Nós relatamos métodos para a caracterização da ruptura de membrana de plasma MLKL-mediada em necroptosis incluindo imagem de microscopia de viver-pilha convencional e confocal, varredura microscopia eletrônica e vinculação de lipídios NMR-baseado.
Necroptosis é uma via de morte celular programada desencadeada pela ativação do receptor interagindo proteína quinase 3 (RIPK3), que fosforila e ativa o pseudokinase quinase-como domínio de linhagem mista, MLKL, ruptura ou permeabilize a membrana plasmática . Necroptosis é uma via inflamatória associada com múltiplas patologias, incluindo a auto-imunidade, doenças infecciosas e cardiovasculares, acidente vascular cerebral, neurodegeneração e câncer. Aqui, descrevemos os protocolos que podem ser usados para caracterizar MLKL como o carrasco de ruptura de membrana plasmática em necroptosis. Visualizamos o processo de necroptosis nas células usando a imagem latente da viver-pilha com microscopia de fluorescência confocal e convencional e nas células fixas usando microscopia eletrônica, que juntos, revelou a redistribuição do MLKL do citosol para o plasma membrana antes da indução de grandes buracos na membrana plasmática. Apresentamos em vitro ressonância magnética nuclear (NMR) análise usando lipídios para identificar putativos moduladores de necroptosis MLKL-mediada. Com base neste método, identificamos quantitativas preferências de ligação de lipídios e fosfatos de fosfatidil-inositol (PIPs) como ligantes críticos do MLKL que são necessárias para direcionamento de membrana plasmática e permeabilização em necroptosis.
Identificar componentes genéticos de necroptosis tem facilitado o uso de modelos animais para testar a implicação de necroptosis em fisiologia e doença1,2,3,4,5. Nocaute de RIPK3 ou MLKL em ratos teve implicação mínima na homeostase desenvolvimento e adulto, sugerindo que necroptosis não é essencial para a vida de3,6. Além disso, certas espécies não contêm genes ou RIPK3 ou MLKL, apoiando o papel de não-essenciais da necroptosis em animais7,8. Por outro lado, desafiar modelos animais nocaute com várias patologias induzidas em laboratório revelou um importante papel de necroptosis na inflamação, imunidade inata e infecção viral9,10, 11 , 12.

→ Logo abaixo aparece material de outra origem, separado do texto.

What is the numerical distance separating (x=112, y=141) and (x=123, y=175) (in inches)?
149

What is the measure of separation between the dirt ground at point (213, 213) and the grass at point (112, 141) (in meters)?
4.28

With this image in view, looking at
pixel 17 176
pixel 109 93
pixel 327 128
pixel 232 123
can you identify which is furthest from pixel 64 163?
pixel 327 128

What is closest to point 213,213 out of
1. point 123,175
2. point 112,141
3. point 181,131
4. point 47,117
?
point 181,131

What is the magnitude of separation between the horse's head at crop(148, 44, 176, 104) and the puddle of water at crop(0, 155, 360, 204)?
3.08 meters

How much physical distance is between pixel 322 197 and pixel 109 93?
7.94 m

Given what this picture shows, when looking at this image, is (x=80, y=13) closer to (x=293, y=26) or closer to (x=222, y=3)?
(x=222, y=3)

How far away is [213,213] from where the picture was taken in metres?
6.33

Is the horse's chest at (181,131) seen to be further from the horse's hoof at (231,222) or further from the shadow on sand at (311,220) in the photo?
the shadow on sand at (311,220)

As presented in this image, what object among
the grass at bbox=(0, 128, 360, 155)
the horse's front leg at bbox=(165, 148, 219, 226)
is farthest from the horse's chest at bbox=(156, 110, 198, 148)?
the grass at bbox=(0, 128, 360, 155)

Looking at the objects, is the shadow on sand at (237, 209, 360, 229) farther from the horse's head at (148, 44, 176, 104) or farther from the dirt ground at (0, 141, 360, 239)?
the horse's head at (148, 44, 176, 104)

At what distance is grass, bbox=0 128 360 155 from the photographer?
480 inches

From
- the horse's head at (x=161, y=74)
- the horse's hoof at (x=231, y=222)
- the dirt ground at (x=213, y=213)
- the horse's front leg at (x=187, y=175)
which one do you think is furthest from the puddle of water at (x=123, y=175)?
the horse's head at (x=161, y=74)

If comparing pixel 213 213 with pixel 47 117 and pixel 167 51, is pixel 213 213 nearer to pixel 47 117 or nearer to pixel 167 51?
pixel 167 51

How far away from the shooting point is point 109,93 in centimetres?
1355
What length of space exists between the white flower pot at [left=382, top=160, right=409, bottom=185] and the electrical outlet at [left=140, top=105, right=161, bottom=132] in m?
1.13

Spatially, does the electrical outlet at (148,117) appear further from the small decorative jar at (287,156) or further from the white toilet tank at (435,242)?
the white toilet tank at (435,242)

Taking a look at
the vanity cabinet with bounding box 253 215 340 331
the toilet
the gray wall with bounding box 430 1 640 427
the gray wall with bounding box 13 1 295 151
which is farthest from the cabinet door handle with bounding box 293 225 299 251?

Necroptosis podem ser ativadas de várias maneiras por sinalização através de sensores diferentes imunidade inata, todos que se traduzam na ativação de RIPK31,13,14. RIPK3 ativo, por sua vez, fosforila e ativa MLKL3,4,5,6,7,8,9,10 ,11,12,13,14,15,16,17,18. O mais estudado, e talvez a forma mais complexa, levando à ativação de RIPK3 envolve a morte do receptor da ligadura, que bifurca com base na composição a jusante dos complexos sinalização também induzir apoptose ou necroptosis1. Necroptosis segue-se quando é favorecida e sinalização através de RIPK1 resulta em noivado de RIPK319,20. Este resultado é facilmente favorecido mediante inibição farmacológica ou exclusão genética de caspase 8, um inibidor endógeno putativo de necroptosis que fica necroptosis na baía. RIPK1 liga a e ativa RIPK3. Outra maneira de ativar necroptosis é através de receptores Toll-like TLR3/TLR4 de sinalização, que se envolve e ativa RIPK3 a TIR-domínio-contendo adaptador de indução interferon-β (TRIF)21. Ainda outra forma de morrer por necroptosis é pela ativação do sensor DNA DAI, que diretamente se engaja e ativa RIPK322.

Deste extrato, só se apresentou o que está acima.